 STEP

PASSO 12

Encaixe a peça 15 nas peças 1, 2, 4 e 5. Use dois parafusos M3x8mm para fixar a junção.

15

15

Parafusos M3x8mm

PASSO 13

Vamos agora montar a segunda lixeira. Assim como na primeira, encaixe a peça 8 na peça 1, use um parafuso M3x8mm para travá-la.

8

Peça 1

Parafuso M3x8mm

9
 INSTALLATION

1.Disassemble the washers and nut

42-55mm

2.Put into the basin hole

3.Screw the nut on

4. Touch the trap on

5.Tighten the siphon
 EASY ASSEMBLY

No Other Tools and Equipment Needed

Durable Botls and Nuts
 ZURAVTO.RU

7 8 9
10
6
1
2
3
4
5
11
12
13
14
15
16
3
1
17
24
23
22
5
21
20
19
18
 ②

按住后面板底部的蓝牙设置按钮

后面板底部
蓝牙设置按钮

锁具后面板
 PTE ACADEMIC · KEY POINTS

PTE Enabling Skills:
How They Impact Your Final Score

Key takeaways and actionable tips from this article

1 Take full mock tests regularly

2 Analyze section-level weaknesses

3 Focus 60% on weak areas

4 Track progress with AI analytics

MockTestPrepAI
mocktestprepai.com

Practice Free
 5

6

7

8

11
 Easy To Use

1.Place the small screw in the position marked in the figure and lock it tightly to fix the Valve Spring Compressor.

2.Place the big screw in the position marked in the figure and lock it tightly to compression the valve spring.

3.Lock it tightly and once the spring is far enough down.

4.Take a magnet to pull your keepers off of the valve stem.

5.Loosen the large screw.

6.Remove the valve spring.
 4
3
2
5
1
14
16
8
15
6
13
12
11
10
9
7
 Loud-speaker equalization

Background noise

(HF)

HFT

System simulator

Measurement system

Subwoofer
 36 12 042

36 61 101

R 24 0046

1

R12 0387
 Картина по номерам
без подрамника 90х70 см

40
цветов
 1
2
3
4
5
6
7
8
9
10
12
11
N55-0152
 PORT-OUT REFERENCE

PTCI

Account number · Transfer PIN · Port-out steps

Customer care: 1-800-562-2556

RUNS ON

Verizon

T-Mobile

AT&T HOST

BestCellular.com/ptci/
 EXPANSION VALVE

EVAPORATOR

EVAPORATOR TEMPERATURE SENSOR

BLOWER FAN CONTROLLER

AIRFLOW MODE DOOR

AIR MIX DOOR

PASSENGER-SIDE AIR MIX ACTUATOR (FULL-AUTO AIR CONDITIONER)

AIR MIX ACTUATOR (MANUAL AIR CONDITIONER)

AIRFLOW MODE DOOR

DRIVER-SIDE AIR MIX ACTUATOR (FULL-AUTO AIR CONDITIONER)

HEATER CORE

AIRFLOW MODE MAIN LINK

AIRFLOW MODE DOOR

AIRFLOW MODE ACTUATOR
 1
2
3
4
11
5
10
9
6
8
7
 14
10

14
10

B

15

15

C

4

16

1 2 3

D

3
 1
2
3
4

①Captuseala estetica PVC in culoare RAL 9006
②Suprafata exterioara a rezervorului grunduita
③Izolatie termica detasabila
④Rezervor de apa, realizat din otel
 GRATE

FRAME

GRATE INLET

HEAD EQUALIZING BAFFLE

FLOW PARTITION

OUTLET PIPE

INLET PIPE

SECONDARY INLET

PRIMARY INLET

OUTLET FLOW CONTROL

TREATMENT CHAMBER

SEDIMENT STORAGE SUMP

**Problem:**
Each line above is to be restated exactly as it stands.

**Output of the task:**
 STEP

PASSO 12

Encaixe a peça 15 nas peças 1, 2, 4 e 5. Use dois parafusos M3x8mm para fixar a junção.

15

15

Parafusos M3x8mm

PASSO 13

Vamos agora montar a segunda lixeira. Assim como na primeira, encaixe a peça 8 na peça 1, use um parafuso M3x8mm para travá-la.

8

Peça 1

Parafuso M3x8mm

9
 INSTALLATION

1.Disassemble the washers and nut

42-55mm

2.Put into the basin hole

3.Screw the nut on

4. Touch the trap on

5.Tighten the siphon
 EASY ASSEMBLY

No Other Tools and Equipment Needed

Durable Botls and Nuts
 ZURAVTO.RU

7 8 9
10
6
1
2
3
4
5
11
12
13
14
15
16
3
1
17
24
23
22
5
21
20
19
18
 ②

按住后面板底部的蓝牙设置按钮

后面板底部
蓝牙设置按钮

锁具后面板
 PTE ACADEMIC · KEY POINTS

PTE Enabling Skills:
How They Impact Your Final Score

Key takeaways and actionable tips from this article

1 Take full mock tests regularly

2 Analyze section-level weaknesses

3 Focus 60% on weak areas

4 Track progress with AI analytics

MockTestPrepAI
mocktestprepai.com

Practice Free
 5

6

7

8

11
 Easy To Use

1.Place the small screw in the position marked in the figure and lock it tightly to fix the Valve Spring Compressor.

2.Place the big screw in the position marked in the figure and lock it tightly to compression the valve spring.

3.Lock it tightly and once the spring is far enough down.

4.Take a magnet to pull your keepers off of the valve stem.

5.Loosen the large screw.

6.Remove the valve spring.
 4
3
2
5
1
14
16
8
15
6
13
12
11
10
9
7
 Loud-speaker equalization

Background noise

(HF)

HFT

System simulator

Measurement system

Subwoofer
 36 12 042

36 61 101

R 24 0046

1

R12 0387
 Картина по номерам
без подрамника 90х70 см

40
цветов
 1
2
3
4
5
6
7
8
9
10
12
11
N55-0152
 PORT-OUT REFERENCE

PTCI

Account number · Transfer PIN · Port-out steps

Customer care: 1-800-562-2556

RUNS ON

Verizon

T-Mobile

AT&T HOST

BestCellular.com/ptci/
 EXPANSION VALVE

EVAPORATOR

EVAPORATOR TEMPERATURE SENSOR

BLOWER FAN CONTROLLER

AIRFLOW MODE DOOR

AIR MIX DOOR

PASSENGER-SIDE AIR MIX ACTUATOR (FULL-AUTO AIR CONDITIONER)

AIR MIX ACTUATOR (MANUAL AIR CONDITIONER)

AIRFLOW MODE DOOR

DRIVER-SIDE AIR MIX ACTUATOR (FULL-AUTO AIR CONDITIONER)

HEATER CORE

AIRFLOW MODE MAIN LINK

AIRFLOW MODE DOOR

AIRFLOW MODE ACTUATOR
 1
2
3
4
11
5
10
9
6
8
7
 14
10

14
10

B

15

15

C

4

16

1 2 3

D

3
 1
2
3
4

①Captuseala estetica PVC in culoare RAL 9006
②Suprafata exterioara a rezervorului grunduita
③Izolatie termica detasabila
④Rezervor de apa, realizat din otel
 GRATE

FRAME

GRATE INLET

HEAD EQUALIZING BAFFLE

FLOW PARTITION

OUTLET PIPE

INLET PIPE

SECONDARY INLET

PRIMARY INLET

OUTLET FLOW CONTROL

TREATMENT CHAMBER

SEDIMENT STORAGE SUMP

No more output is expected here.